On remarquera que le Président Sall a systématiquement gagné les élections nationales à Dakar depuis 2012, mais ses poulains ont toujours perdu les élections locales. Au demeurant, le camp du Président Sall a réussi à conserver la quasi-totalité des mairies qui étaient en sa possession. On rappellera que les villes de Ziguinchor et Dakar étaient dirigées par d’autres familles politiques.
Partout ailleurs, si la compétition électorale a pu être âpre, il reste qu’elle n’aura pratiquement opposé que des ténors du camp présidentiel. Ceux parmi eux qui ont en effet gagné contre Bby, dédient leur victoire au Président Macky Sall. On retiendra la grande défaite de Idrissa Seck à Thiès, où son poulain Yankhoba Diattara n’a pas réussi à surmonter les divisions avec Talla Sylla, le maire sortant, ainsi que des responsables de Bby.
L’opposition a perdu son pari référendaire
L’opposition semble avoir mésestimé, notamment en zone rurale, l’impact auprès des populations des réalisations du gouvernement. Les routes, les ponts, les ouvrages d’assainissement, les infrastructures de santé et les autres petites ou grandes réussites que sont la politique de filets économiques et sociaux, dont les financements aux jeunes et aux femmes ainsi que les bourses familiales, ou encore les réalisations en matière d’électrification et/ou d’hydraulique rurale, sont différentes actions qui ont été ainsi bien sanctionnées par les électeurs.
Ousmane Sonko clamait partout que ces élections territoriales
constituaient l’occasion de prouver l’impopularité du régime de Macky Sall, et ces élections allaient préfigurer les résultats de l’élection présidentielle de 2024. Il faisait de ces élections une sorte de référendum contre Macky Sall. Il annonçait même que si Bby gagne les élections, Macky Sall en tirerait la conséquence de se représenter à la Présidentielle de 2024. Il n’a eu de cesse de le répéter durant toute la campagne électorale, comme un leitmotiv. Certes, la coalition Yaw a remporté des victoires symboliques mais l’analyse fine des résultats, ne permettrait d’accréditer l’idée d’un recul du camp présidentiel.
Les élections locales sont bien différentes d’une élection présidentielle, mais si on prend pour référence la Présidentielle de 2019, le vote d’hier a épousé étrangement les mêmes configurations que celui du 24 février 2019. Ousmane Sonko peut alors déduire des résultats d’hier que le baromètre au niveau national reste très largement favorable à Macky Sall. Comment alors pourra-t-il revenir dire aux Sénégalais que Macky Sall est un Président honni par ses concitoyens ?

§ MATÉRIEL:
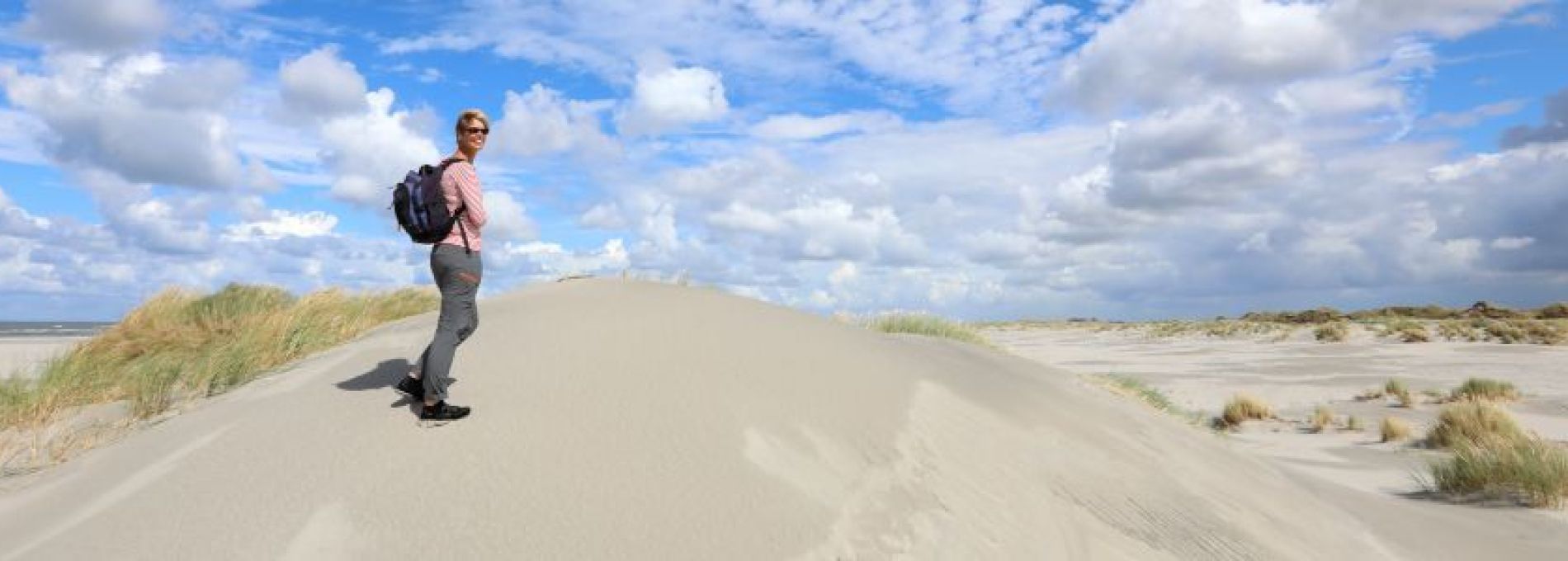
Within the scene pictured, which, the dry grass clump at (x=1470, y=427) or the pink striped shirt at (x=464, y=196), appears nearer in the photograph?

§ TRAVAIL À FAIRE:
A) D'après le texte de la page, qui était le maire sortant de Thiès ?
B) Relevez toutes les personnes désignées par leur nom dans le texte de la page.

§ CORRIGÉ DES EXERCICES:
A) Talla Sylla.

B) Macky Sall, Idrissa Seck, Yankhoba Diattara, Talla Sylla, Ousmane Sonko.